Wawancara dengan Lili Romli, Pengamat Politik LIPI
Fenomena apa di balik superioritas pemerintahan SBY?
Kalau semua kemudian masuk di dalam pemerintahan memang bisa terjadi kecenderungan executive heavy, di mana peran eksekutif atau presiden akan kuat karena praktis partai-partai politik bergabung di dalam kekuasaan. Ini tentu saja kabar atau kondisi yang tidak baik buat perkembangan demokrasi kita. Karena demokrasi itu akan dinamis manakala ada partai-partai yang secara signifikan berada di luar pemerintahan. Karena dengan ada partai oposisi ini gunanya untuk mengontrol dan mengawasi jalannya pemerintahan, terjadi mekanisme check and balances karena ada yang mengimbangi, ada pengimbangnya, ada pengontrolnya. Nah, kalau semua partai itu bergabung, maka peran untuk melakukan kontrol dan pengawasan itu secara kelembagaan tidak ada.
Apakah ini indikasi bahwa reformasi telah mati?
Nggak sampai ke situ, bisa saja kecenderungan ke arah ke sana, tidak sampai lonceng kematian sih, tapi bisa jadi mengarah ke sana, ke kemunduran. Nah, yang kita sayangkan, elit-elit politik kita ini ternyata orientasinya lebih pada kekuasaan dibandingkan pada cita-cita dan nilai idealisme dan cita-cita dan nilai idealisme itu seharusnya tidak diwujudkan dalam konteks masuk ke dalam kekuasaan, bisa juga berada di luar kekuasaan itu karena mereka kan punya pandangan dan cita-cita yang berbeda.

## Daftar Tugas
1: Tuliskan bagian wawancara dengan Lili Romli mulai dari "Wawancara dengan Lili" sampai dengan "kelembagaan tidak ada.", tanpa mengubah satu kata pun.
2: Lanjutkan wawancara dengan Lili Romli setelah kalimat terakhirnya.

## Data Tersimpan
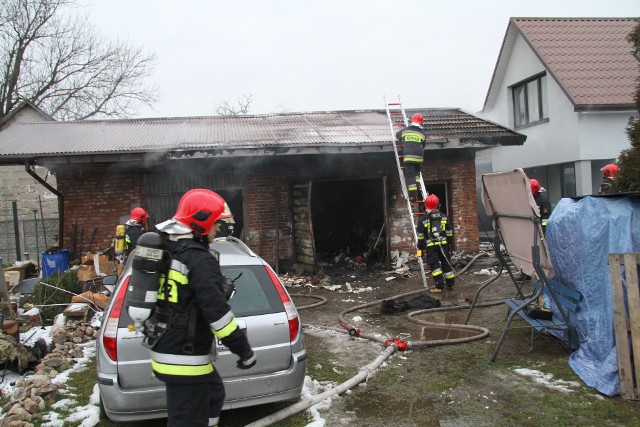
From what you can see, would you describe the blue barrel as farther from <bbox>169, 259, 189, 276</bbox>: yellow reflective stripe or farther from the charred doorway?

## Jawaban Latihan
1:
Wawancara dengan Lili Romli, Pengamat Politik LIPI
Fenomena apa di balik superioritas pemerintahan SBY?
Kalau semua kemudian masuk di dalam pemerintahan memang bisa terjadi kecenderungan executive heavy, di mana peran eksekutif atau presiden akan kuat karena praktis partai-partai politik bergabung di dalam kekuasaan. Ini tentu saja kabar atau kondisi yang tidak baik buat perkembangan demokrasi kita. Karena demokrasi itu akan dinamis manakala ada partai-partai yang secara signifikan berada di luar pemerintahan. Karena dengan ada partai oposisi ini gunanya untuk mengontrol dan mengawasi jalannya pemerintahan, terjadi mekanisme check and balances karena ada yang mengimbangi, ada pengimbangnya, ada pengontrolnya. Nah, kalau semua partai itu bergabung, maka peran untuk melakukan kontrol dan pengawasan itu secara kelembagaan tidak ada.

2:
Tapi kalau semua bergabung di dalam pemerintahan, berarti kan antara parpol yang satu dengan yang lainnya tidak ada perbedaannya. Sama-sama sehingga akhirnya kita kecewa buat apa ada pemilihan umum yang pesertanya banyak partai politik, buat apa kemudian ada pilpres yang kemudian banyak kandidat, kenapa nggak bergabung aja, dan akhirnya partai-partai yang berbeda, partai-partai yang mengusung calon yang berlainan kemudian bersatu bareng-bareng membentuk pemerintahan, padahal konteksnya, mereka itu kan tentu punya pandangan-pandangan yang berbeda, punya program-program yang berbeda sehingga ketika mereka kalah tentu saja nanti dia siap sebagai partai yang melakukan kontrol dan pengawasan.
Nah, dengan bergabungnya mereka itu semakin terang benderang bahwa yang dikejar oleh elit itu bukan untuk memperjuangkan ide-ide itu tapi untuk meraih jabatan, kekuasaan di dalam pemerintahan. Ini saya pikir melukai hati rakyat, gitu. Rakyat menjadi kecewa gitu, dijadikan sasaran, objek bahwa mereka itu berbeda, lho, dengan kandidat lain, berbeda lho dengan partai-partai lain tapi pada akhirnya tidak demikian.
Ada yang mengatakan tidak ada perbedaan antara koalisi dan oposisi, komentar Bapak?
Itulah, menurut saya, mereka itu pembenaran saja bahwa tidak ada bedanya, harus dibedakan dong. Bahwa secara umum, oposisi itu tidak ada dikenal istilah di Indonesia tapi kita ya juga harus memperkenalkannya bahwa partai di luar pemerintah sama dengan partai oposisi. Kalau tidak ada partai yang di luar pemerintah, maka mekanisme check and balances juga tidak berjalan. Bahwa alasan nanti jika di dalam pemerintahan juga akan tetap bersikap kritis, saya pikir itu kan berdiri di dua kaki, kalau begitu, menerapkan standar ganda. Yang kita inginkan ada kejelasan. Ada prinsip.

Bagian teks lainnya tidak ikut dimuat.